Background Prescribing postnatal corticosteroids (PCS) for ventilator dependent preterm infant remains controversial. PCS improve short term lung function but may increase the risk of disability in later life. The DART study1 was designed to address this risk using a 10-day tapering protocol with a total dose of dexamethasone of 0.89 mg/kg. We aimed to audit practice and calculate the total dose of PCS at a single centre using the DART protocol.
Method Over a four year period patients were identified from an electronic database and hospital charts reviewed. Infants receiving peri-extubation steroids were excluded.
Results Forty six infants with mean (SD) gestational age 25.0 (1.3) weeks, birth weight 685 (192) g received PCS as per DART protocol at a median (range) age of 25(6–197) days.
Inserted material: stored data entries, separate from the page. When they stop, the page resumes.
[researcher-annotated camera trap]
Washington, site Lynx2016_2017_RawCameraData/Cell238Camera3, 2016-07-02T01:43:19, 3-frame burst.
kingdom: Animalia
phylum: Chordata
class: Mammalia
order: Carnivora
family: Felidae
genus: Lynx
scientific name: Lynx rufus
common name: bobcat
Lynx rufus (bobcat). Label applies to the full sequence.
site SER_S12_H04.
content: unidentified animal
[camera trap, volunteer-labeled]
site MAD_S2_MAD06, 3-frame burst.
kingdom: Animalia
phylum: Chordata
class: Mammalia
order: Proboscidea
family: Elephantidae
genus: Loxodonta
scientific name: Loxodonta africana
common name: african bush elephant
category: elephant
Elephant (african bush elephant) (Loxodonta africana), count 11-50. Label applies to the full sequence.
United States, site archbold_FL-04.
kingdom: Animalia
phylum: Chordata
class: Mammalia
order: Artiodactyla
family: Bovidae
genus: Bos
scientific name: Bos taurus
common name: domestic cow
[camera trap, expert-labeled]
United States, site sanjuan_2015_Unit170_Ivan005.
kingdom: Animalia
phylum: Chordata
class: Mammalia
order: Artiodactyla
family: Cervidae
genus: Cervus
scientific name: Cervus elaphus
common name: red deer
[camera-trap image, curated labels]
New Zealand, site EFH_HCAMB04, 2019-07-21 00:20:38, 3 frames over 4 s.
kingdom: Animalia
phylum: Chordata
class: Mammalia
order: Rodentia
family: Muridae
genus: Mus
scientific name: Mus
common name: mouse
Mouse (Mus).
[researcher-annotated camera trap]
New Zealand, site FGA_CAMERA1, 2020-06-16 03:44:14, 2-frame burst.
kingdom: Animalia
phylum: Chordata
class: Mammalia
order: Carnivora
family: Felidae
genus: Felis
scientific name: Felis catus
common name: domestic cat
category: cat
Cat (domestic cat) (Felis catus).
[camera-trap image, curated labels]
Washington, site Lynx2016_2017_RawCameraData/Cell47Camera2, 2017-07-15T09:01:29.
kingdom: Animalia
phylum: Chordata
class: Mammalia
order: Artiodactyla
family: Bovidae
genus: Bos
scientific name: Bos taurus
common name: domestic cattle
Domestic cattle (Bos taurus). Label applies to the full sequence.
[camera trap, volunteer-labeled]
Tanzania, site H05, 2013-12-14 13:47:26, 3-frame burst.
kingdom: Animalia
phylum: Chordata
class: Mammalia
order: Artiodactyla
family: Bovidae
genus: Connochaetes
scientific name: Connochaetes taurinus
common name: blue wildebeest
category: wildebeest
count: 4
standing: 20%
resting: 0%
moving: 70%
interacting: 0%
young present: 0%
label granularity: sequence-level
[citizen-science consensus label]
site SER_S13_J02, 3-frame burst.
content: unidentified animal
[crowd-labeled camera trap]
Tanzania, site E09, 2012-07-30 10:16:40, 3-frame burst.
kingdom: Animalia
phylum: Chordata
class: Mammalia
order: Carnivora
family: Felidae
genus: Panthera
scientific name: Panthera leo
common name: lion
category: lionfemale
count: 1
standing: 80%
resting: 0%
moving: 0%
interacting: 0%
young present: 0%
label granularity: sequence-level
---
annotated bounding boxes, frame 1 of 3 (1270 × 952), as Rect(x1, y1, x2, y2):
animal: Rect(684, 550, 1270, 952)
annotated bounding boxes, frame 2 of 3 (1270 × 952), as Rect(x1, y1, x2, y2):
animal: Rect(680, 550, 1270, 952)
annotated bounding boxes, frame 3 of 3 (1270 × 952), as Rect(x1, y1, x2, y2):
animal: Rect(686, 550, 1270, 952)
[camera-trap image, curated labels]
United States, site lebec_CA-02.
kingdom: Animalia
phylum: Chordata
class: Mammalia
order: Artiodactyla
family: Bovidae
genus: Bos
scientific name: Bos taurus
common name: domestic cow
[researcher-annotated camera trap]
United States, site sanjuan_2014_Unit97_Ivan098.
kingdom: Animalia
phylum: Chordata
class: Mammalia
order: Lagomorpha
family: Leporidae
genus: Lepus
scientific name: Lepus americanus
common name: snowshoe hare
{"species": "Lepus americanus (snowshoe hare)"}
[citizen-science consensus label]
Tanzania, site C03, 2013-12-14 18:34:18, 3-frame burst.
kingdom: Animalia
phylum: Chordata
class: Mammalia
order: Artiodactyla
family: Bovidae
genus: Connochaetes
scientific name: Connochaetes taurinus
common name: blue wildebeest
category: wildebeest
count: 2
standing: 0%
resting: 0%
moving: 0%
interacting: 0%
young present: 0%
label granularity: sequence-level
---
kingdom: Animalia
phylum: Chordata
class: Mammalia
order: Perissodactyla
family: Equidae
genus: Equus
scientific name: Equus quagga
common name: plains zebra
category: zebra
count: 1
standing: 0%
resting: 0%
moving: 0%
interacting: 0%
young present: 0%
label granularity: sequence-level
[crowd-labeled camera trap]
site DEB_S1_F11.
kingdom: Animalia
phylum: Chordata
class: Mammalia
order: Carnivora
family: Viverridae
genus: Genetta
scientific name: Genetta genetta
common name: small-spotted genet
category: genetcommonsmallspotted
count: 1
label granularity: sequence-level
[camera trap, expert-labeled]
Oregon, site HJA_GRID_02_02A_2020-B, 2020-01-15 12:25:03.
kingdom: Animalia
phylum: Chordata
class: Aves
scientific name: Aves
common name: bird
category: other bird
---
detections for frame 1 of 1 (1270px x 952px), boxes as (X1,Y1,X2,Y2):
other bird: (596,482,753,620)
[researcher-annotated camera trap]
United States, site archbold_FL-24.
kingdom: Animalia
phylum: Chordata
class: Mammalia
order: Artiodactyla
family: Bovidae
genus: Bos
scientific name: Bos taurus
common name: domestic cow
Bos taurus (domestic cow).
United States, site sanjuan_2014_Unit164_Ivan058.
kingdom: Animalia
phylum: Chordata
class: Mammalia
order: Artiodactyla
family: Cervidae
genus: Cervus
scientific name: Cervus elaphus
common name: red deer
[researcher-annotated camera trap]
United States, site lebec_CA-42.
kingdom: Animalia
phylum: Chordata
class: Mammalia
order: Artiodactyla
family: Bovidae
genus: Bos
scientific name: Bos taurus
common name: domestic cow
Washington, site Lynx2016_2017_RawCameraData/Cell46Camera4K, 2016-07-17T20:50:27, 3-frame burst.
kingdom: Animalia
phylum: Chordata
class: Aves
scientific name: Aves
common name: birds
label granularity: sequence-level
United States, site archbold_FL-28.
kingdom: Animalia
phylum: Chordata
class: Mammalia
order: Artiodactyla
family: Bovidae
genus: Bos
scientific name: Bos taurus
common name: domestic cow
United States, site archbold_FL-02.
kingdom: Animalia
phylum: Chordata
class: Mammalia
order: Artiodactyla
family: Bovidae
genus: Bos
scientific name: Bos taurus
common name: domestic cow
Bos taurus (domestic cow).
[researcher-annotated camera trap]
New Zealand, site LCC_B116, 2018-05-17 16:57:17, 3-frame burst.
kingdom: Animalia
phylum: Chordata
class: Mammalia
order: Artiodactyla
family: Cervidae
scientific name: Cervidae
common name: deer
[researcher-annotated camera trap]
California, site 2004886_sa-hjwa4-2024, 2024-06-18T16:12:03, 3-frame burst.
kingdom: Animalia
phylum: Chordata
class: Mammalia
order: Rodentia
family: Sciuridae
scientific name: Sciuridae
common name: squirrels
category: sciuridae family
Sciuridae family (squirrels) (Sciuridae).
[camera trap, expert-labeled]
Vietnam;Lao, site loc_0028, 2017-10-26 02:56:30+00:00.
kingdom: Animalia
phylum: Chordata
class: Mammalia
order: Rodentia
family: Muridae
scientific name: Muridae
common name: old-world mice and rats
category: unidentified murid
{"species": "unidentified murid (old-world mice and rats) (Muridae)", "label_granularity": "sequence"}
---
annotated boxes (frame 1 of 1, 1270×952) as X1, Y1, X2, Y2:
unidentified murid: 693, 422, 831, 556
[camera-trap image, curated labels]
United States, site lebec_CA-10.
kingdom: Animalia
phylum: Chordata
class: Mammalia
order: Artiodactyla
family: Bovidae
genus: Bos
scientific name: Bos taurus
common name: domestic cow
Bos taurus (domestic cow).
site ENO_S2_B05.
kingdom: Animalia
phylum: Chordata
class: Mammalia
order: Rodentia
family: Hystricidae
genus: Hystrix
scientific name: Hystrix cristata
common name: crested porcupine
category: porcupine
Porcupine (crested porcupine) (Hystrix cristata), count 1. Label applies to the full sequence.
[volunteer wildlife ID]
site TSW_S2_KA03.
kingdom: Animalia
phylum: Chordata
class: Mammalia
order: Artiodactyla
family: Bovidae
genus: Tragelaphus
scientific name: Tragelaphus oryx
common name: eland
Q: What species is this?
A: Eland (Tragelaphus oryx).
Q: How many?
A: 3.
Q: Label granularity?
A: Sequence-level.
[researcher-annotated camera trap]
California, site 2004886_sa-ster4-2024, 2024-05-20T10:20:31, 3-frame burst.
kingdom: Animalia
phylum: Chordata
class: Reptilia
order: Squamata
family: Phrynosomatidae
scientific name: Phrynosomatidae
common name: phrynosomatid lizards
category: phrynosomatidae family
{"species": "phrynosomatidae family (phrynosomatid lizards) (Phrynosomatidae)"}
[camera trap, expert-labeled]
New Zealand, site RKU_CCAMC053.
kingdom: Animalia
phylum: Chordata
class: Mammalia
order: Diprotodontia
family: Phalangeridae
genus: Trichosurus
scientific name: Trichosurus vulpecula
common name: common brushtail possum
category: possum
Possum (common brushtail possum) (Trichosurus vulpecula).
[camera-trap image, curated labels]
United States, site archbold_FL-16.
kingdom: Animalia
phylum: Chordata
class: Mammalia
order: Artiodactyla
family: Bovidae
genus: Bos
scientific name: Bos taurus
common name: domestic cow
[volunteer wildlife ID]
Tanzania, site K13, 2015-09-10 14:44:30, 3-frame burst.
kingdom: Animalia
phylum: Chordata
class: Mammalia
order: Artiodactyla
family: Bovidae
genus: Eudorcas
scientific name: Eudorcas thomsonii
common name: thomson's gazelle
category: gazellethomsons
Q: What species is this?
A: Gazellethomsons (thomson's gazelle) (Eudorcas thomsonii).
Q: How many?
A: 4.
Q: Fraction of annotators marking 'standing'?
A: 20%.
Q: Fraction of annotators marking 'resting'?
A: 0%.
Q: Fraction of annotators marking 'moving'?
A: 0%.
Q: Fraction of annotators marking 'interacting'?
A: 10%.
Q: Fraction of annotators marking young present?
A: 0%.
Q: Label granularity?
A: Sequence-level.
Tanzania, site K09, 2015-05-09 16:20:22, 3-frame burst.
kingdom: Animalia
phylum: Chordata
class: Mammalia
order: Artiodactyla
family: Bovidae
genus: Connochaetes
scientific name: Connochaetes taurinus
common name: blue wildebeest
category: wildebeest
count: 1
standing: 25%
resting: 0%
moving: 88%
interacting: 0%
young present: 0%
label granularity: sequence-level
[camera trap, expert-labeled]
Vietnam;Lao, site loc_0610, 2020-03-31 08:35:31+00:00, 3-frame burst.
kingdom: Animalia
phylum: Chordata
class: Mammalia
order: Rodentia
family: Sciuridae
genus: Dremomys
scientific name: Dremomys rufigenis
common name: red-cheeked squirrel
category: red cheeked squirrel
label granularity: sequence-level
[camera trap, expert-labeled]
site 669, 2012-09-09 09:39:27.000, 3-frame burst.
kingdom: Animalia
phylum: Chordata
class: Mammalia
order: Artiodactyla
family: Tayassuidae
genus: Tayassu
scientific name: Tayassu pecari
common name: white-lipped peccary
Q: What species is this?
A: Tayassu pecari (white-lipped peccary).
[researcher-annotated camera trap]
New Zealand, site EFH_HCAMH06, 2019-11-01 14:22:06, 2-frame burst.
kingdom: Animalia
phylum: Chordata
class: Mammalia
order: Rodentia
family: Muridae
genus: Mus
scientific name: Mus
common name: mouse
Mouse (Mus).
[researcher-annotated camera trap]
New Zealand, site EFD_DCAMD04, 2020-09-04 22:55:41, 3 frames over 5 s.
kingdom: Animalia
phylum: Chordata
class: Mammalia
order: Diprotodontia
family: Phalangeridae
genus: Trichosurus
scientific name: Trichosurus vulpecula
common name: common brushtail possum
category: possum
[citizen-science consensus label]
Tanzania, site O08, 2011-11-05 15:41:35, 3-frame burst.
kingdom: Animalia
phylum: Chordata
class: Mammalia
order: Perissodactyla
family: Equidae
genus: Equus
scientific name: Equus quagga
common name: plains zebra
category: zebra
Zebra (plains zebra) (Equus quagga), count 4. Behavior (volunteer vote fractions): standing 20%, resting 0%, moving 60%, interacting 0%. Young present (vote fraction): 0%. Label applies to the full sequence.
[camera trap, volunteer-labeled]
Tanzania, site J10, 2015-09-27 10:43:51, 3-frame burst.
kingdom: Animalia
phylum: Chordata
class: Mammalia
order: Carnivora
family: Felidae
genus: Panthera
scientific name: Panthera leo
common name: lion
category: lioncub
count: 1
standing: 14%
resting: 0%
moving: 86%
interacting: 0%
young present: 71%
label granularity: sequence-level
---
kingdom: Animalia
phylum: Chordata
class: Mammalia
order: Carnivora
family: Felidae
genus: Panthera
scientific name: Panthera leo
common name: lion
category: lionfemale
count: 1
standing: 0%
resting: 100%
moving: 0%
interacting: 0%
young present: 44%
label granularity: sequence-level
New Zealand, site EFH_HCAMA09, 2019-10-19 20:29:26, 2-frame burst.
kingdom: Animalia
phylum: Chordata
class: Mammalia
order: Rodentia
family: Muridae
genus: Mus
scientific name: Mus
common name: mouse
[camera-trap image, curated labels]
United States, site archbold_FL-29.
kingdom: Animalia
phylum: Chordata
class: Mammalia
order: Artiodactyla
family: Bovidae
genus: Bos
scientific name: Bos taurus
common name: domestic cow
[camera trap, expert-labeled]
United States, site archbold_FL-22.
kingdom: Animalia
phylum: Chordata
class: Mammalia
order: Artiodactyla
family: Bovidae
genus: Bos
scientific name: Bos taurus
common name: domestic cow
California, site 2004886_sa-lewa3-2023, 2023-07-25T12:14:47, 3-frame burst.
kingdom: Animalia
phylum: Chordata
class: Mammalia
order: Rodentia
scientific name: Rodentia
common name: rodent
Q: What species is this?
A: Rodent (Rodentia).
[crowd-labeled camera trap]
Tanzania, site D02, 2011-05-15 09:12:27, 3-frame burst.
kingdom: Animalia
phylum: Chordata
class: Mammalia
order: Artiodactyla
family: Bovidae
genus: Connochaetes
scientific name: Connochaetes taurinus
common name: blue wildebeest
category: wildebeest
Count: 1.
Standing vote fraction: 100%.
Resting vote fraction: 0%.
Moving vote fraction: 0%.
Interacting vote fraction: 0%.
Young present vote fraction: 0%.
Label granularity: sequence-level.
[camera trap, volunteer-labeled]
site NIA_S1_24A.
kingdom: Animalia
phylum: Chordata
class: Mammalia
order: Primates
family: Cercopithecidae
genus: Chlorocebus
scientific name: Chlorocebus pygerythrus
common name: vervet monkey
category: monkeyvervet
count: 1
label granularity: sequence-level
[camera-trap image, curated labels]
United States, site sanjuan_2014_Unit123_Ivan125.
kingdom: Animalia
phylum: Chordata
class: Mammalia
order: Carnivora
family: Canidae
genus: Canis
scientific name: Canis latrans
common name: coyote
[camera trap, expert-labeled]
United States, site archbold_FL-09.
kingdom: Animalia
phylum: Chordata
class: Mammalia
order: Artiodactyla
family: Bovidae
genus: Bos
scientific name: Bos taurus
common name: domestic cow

Ventilatory support at the start of treatment: 6 infants on CPAP, 24 conventional and 16 high frequency ventilation. Mean FiO2 prior to PCS was 0.55 (0.22) with mean airway pressure of 10.9 (2.7) falling to 9.1 (2.3) cm H2O after three days. Median duration of therapy was 20 (3–86)days, with a total dexamethasone dose of 1.44 (0.375–9.1) mg/kg. Glycosuria was common (67%), one infant developed NEC and there were seven deaths with a 93% rate of either death or BPD (oxygen dependency at 36 weeks).
Conclusions PCS prescribed beyond three weeks has minimal impact on reducing BPD despite the total dose of PCS often exceeding those used in published studies. Long term follow up of these patients is recommended.